## TEXT SEGMENT
────────
The connection parameter must be given an active database connection object (presumably belonging to the module passed to db_module).

The table parameter is the final mandatory parameter which names the table that values are to be inserted into. If the table name requires quoting in the target SQL dialect, you should include such quoting in the table value (this class does not try and discern what database engine you are connecting to and thus has no idea about non-standard quoting styles like `MySQL` or [MS-SQL]).

The insert parameter controls how many rows are inserted in a single INSERT statement. If this is set to a value greater than 1 (the default), then the write() method will buffer rows until the count is reached and attempt to insert all rows at once.

New in version 0.2.

Warning

This is a relatively risky option. If an error occurs while inserting one of the rows in a multi-row insert, then normally all rows in the buffer will fail to be inserted, but you will not be able to determine (in your script) which row caused the failure, or which rows should be re-attempted.

In other words, only use this if you are certain that failures cannot occur during insertion (e.g. if the target table has no constraints, no primary/unique keys, and no triggers which might signal failure).

The commit parameter controls how often a COMMIT statement is executed when inserting rows. By default, this is 1000 which is usually sufficient to provide decent performance but may (in certain database engines with fixed size transaction logs) cause errors, in which case you may wish to specify a lower value. This parameter must be a multiple of the value of the insert parameter (otherwise, the COMMIT statement will not be run reliably).
────────
## DATA SHOWN
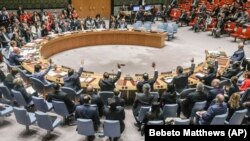 United Nations Security Council vote on a humanitarian draft resolution for Syria, which fail to gain the support of Russia and China, at U.N. headquarters in New York, September 19, 2019. (Bebeto Matthews/AP))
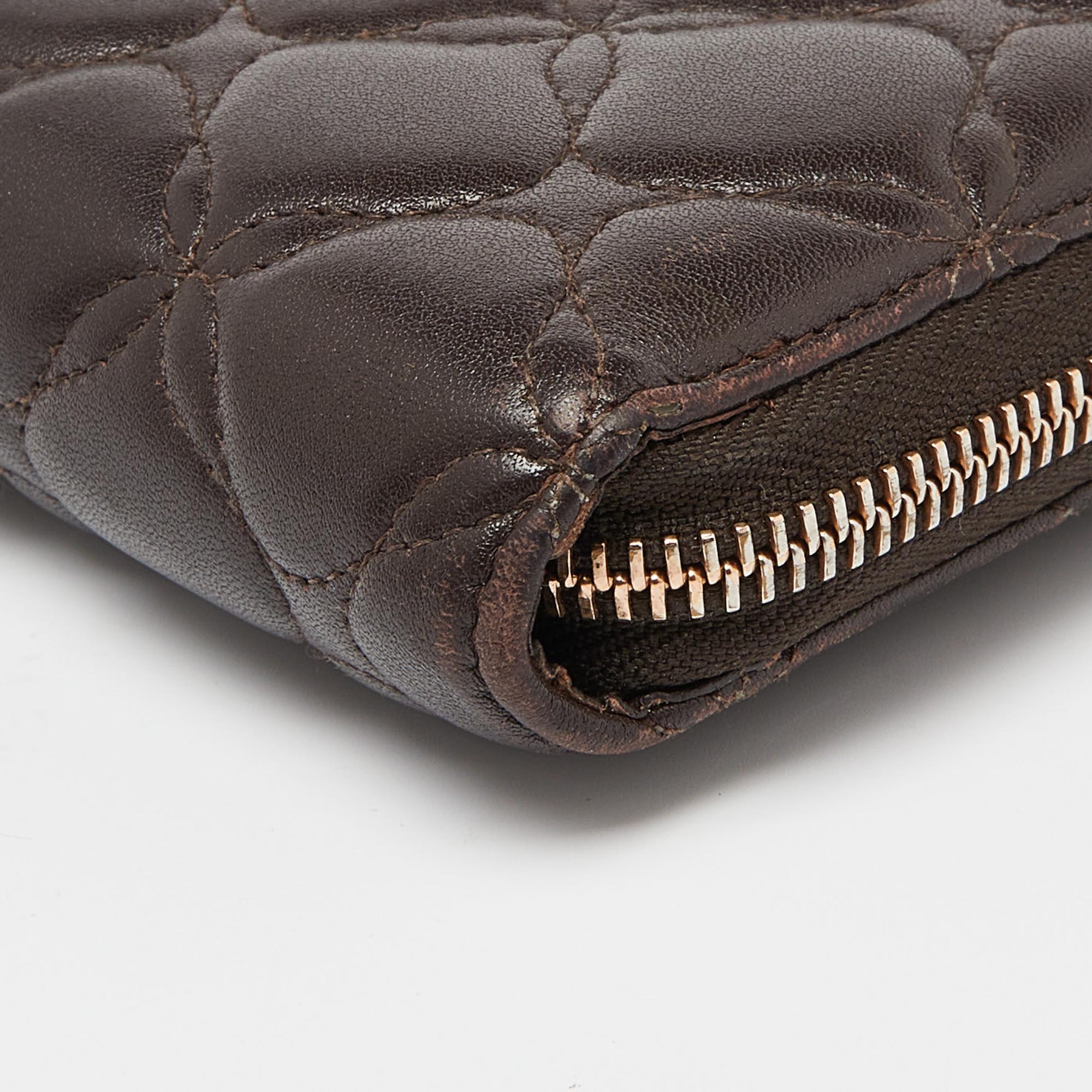 Chopard Brown Quilted Leather Zip Around Wallet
────────
## WHAT IS REQUIRED
According to the database insert documentation, why must any quoting a table name needs be put into the table value itself? Answer in one to three sentences. The lines here are taken from a different source than the text.

## OUTPUT BELOW
The class does not try to work out which database engine it is connecting to, so it knows nothing about non-standard quoting styles such as those of MySQL or MS-SQL. Any quoting the target SQL dialect requires therefore has to be included in the table value.